> **RECORDS**
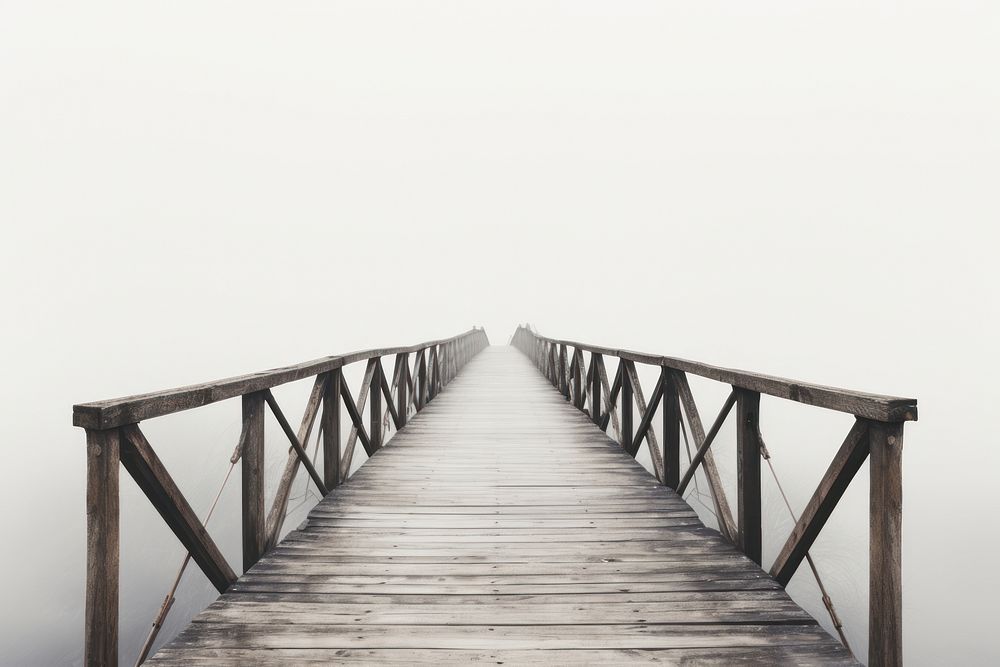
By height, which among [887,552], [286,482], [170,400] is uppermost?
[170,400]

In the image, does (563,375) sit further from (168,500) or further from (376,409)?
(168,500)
...
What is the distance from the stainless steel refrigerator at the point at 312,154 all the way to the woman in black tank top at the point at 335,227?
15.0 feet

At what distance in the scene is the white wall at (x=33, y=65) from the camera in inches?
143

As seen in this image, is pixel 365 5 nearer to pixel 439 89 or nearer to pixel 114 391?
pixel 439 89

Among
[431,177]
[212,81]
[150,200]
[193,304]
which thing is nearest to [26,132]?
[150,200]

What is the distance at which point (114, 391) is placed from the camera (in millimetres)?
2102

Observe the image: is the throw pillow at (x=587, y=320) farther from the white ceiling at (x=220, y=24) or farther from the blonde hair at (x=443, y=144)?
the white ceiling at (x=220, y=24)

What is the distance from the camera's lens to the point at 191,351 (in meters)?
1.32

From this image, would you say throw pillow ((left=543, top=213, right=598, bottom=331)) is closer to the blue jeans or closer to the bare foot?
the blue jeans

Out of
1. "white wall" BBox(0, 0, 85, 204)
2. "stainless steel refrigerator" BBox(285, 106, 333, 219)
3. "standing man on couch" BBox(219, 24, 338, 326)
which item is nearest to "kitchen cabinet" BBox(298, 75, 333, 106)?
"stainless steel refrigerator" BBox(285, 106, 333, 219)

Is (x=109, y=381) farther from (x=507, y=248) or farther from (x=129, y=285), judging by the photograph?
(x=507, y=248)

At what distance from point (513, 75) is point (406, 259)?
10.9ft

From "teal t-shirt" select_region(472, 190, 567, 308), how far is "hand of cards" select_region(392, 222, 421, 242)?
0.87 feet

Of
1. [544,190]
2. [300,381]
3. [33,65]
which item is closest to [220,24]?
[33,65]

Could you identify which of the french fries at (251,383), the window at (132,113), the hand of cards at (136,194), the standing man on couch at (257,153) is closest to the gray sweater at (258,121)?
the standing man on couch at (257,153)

> **TASK DESCRIPTION**
Count the rows above that contain the word "white", and reply with that number alone.

> **EXERCISE RESULT**
4